February 12, 2009


What you see can affect what you get, both while enjoying the purchase and afterward. Ads touting emotional enticements rather than tangible benefits can dramatically shape customers' perceptions of value when experiencing the product.  And the ads have staying power. 

That's what marketing researchers found in a study published recently by the Journal of Retailing . The study, "Using Transformational Appeals to Enhance the Retail Experience," is the first field investigation, and one of the few empirical examinations, of so-called transformational appeals. 

The authors are Dr. Julie Baker , associate professor of marketing, Dr. Susan Kleiser , associate professor of professional practice, and Dr. Eric Yorkston , assistant professor of marketing, all with the  Neeley School of Business at TCU in Fort Worth, and Dr. Gillian Naylor of the University of Nevada at Las Vegas.

"Sometimes the influence of ads is fleeting. But since the effects of the resort video in our study were still detectable sometime later, this suggests transformational ads have a longer-term influence than other types of ads," Dr. Baker says. "This is powerful knowledge for managers when they're deciding how to spend their advertising dollars."

Transformational appeals create an alluring aura, whereas informational appeals offer solid facts regarding benefits and features. Transformational ads focus on how buyers will feel during the experience, and thus are best employed when benefits are intangible and relatively ambiguous, such as with luxury items.

The authors refer to the slogan "What happens in Vegas, stays in Vegas" as one example of the concept.

Transformational appeals are a well-known concept in marketing. Prior to this study, however, little evidence had been gathered on their effectiveness or lack thereof.

"Earlier research seemed to imply that transformational ads were likely to work well in nearly all situations, but we found that they work best on customers who have not previously had the particular experience being marketed," says Dr. Baker. "The reason is that customers with prior exposure to the purchased item already have well-formed opinions and expectations.  Newcomers are more open to being influenced by the advertisement."

Dr. Baker and her colleagues gathered and analyzed evidence from a real-world setting - a renowned health-and-fitness resort - and a laboratory environment using a luxury chocolate.

For the resort, the study used a promotional video containing transformational appeals that the resort mails to all guests upon booking. The video portrays people relaxing in lovely surroundings, improving their fitness, and being pampered.
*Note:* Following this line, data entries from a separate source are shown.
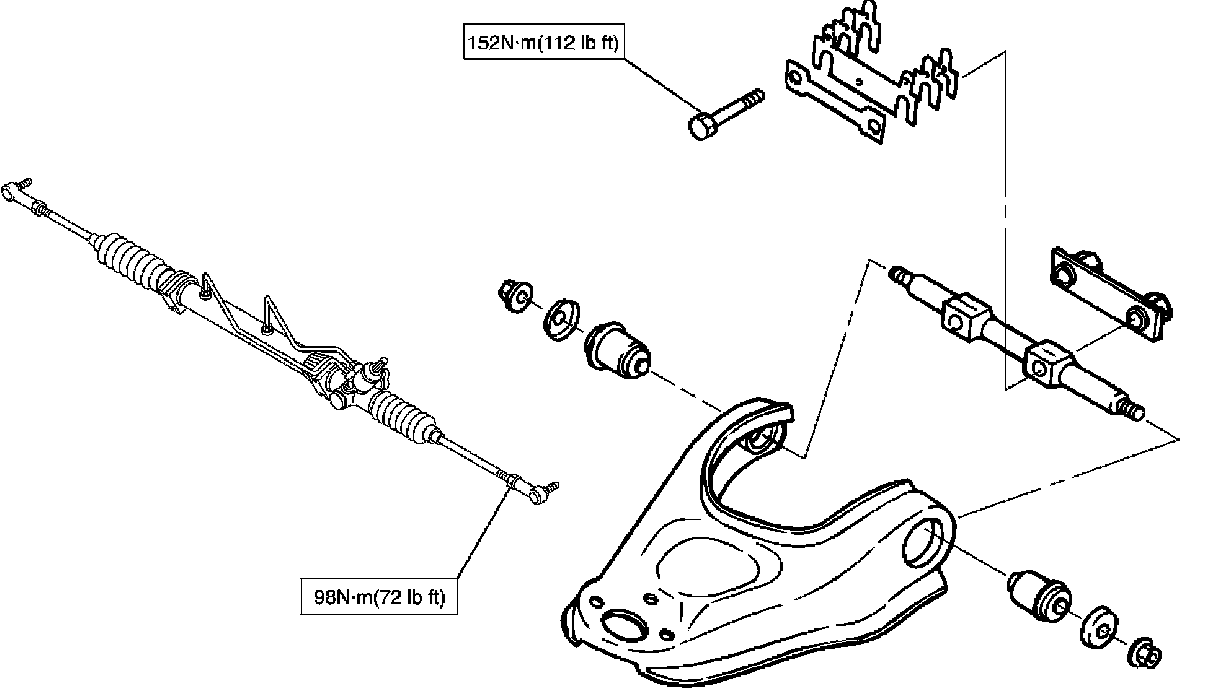 152N·m(112 lb ft)

98N·m(72 lb ft)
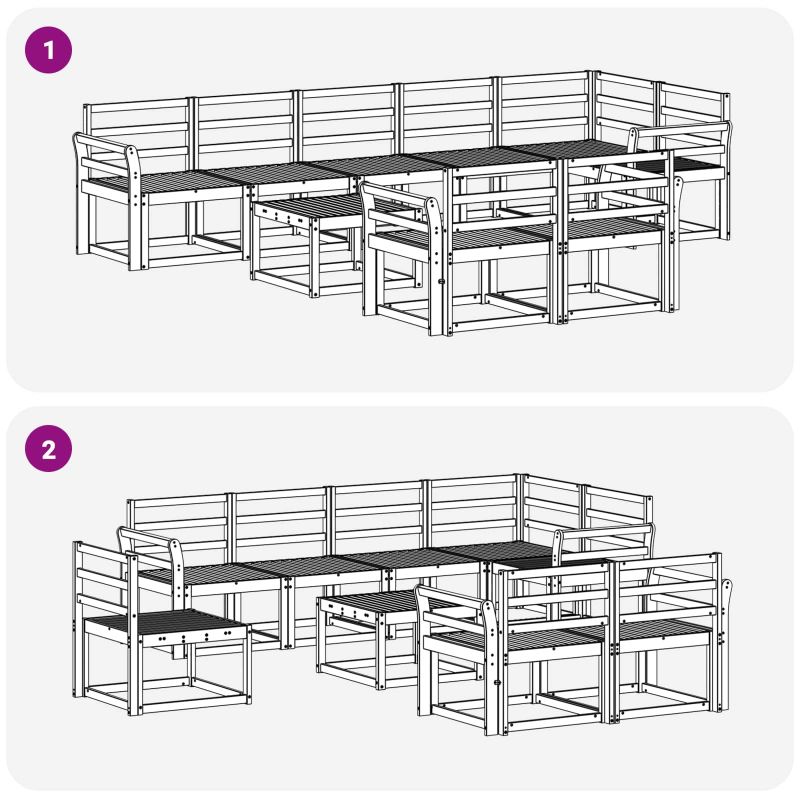 1

2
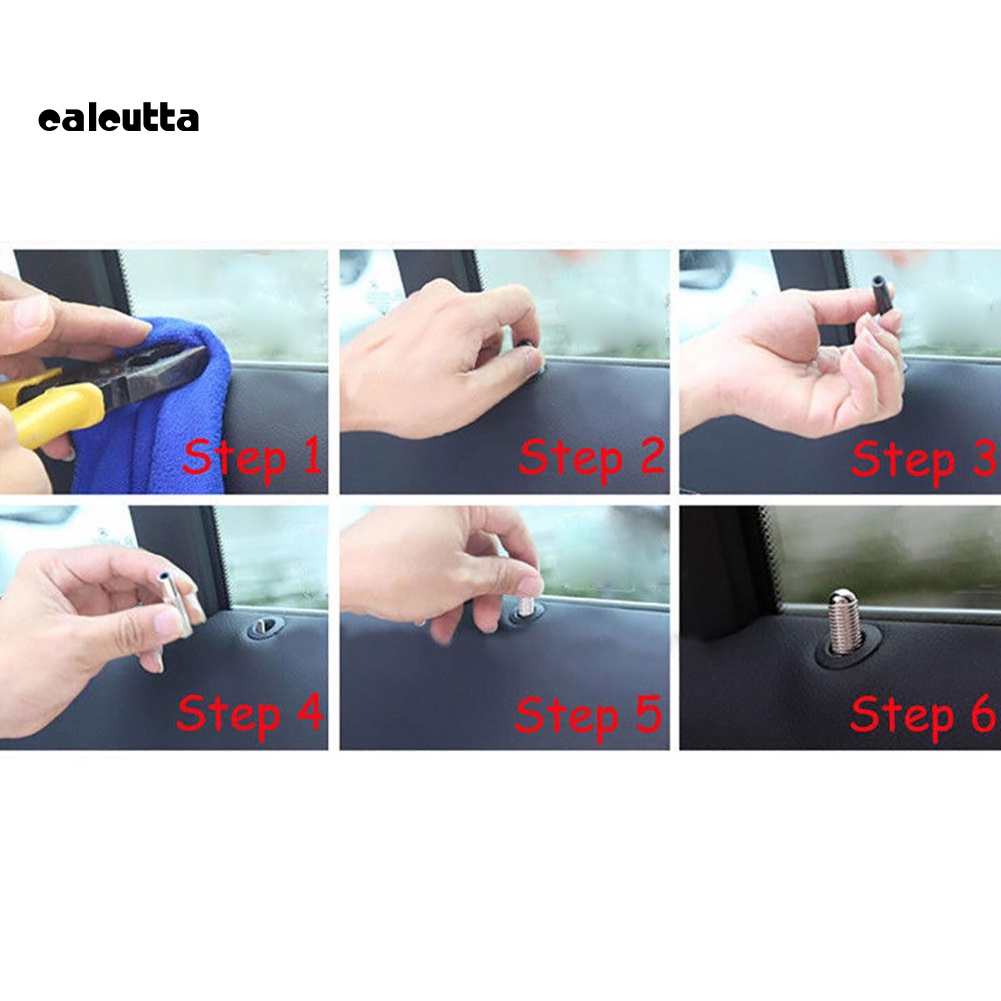 calcutta

Step 1

Step 2

Step 3

Step 4

Step 5

Step 6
The researchers surveyed 825 guests two weeks before their stay to gather data on demographics, which guests had viewed the appeal, and which had visited the resort in the past. A more detailed survey was mailed a week after their visit. (Only data from those who responded to both surveys and provided sufficient information was included, resulting in a sample of 200 guests.)

The post-visit survey asked guests their opinions of several of the resort's benefits, which were grouped into three categories: hedonic (involving pleasure and stimulation), symbolic (indicating upper-class status), and functional (meeting practical needs).

Guests who had watched the video enjoyed the hedonic and symbolic benefits more than those who had not seen the video.  This effect was more pronounced for first-timers than for repeat guests. Little variation was noted between viewers' and non-viewers' ratings of functional benefits, which was expected since functional benefits are not based on emotion.

Additionally, since the post-visit resort survey was completed several days after the guests had returned home, the transformational effect was shown to be lasting.  That's good news for businesses hoping for repeat customers and word-of-mouth referrals.

"The major impact of a transformational ad happens during the consumer's experience of the product or service. The ad's message kicks in during the experience and transforms the experience, an effect called delayed persuasion," explains Dr. Baker. "Seeing the transformational ad beforehand heightened the resort experience for the guests."

The researchers also conducted a lab experiment involving a luxury chocolate, to corroborate the resort findings as well as compare the influence of a transformational ad versus an informational ad.

As before, participants rated the hedonic, symbolic, and functional benefits. The results confirmed that people who enter an experience without pre-set expectations are more affected by transformational ads.  This experiment also confirmed that transformational ads have a greater effect on hedonic and symbolic enjoyment than do informational ads.